BÉRET VERT

 

Paulo

Après ses débuts comme attaché, le jeune cheminot Paulo va bientôt poursuivre sa carrière dans les bureaux de la Direction régionale Transports. Il est fier d’arborer sa tenue « d’agent mouvement », assortie à sa « Cox ».
Succès auprès des secrétaires lorsqu’il vient se présenter avant de prendre ses nouvelles fonctions.

C’est la fin de la traction vapeur, de nombreuses locos en état de décrépitude attendent leur démolition.

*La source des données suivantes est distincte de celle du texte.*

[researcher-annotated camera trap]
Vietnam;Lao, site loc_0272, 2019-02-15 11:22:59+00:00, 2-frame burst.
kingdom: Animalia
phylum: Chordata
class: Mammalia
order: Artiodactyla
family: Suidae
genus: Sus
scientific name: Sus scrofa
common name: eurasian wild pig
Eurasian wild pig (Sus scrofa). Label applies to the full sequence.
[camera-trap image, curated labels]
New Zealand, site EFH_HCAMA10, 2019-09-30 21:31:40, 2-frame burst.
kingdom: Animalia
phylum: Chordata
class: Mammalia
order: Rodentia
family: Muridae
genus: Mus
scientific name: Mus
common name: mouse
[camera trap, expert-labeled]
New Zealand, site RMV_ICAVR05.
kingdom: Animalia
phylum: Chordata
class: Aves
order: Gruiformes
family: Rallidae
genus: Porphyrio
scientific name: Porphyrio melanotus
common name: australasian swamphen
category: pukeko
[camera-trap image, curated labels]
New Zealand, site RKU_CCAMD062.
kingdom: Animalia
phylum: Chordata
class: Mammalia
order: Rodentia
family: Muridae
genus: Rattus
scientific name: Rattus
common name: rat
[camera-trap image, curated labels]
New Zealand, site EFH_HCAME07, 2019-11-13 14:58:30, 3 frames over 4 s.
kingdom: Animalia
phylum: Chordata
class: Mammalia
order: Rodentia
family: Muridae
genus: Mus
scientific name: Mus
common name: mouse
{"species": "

Les dépôts étant engorgés, l’annexe de Sainte Piste sert de remisage.

Le nouveau chef de Paulo a réussi à obtenir le sauvetage d’une 141. Il lui explique son projet et lui propose de se joindre à l’association qu’il a crée pour remettre la loco en état et la faire rouler de nouveau. Notre ami - aussi un amoureux de la vapeur – accepte aussitôt.

C’est le grand jour ! Les membres de l’assoce se retrouvent au rendez-vous avec le directeur de la traction, venu formaliser l’accord avec le chef de Paulo, en compagnie de celui de l’annexe. Le journaliste local immortalise l’évènement.

La loco a trouvé refuge dans un ancien atelier devenu inutile pour la SNCF. Paulo, comme les autres courageux membres de l’assoce, ne ménage pas sa peine. Surtout que son chef lui a aménagé ses horaires pour pouvoir l’utiliser une partie de son temps aux travaux sur la loco.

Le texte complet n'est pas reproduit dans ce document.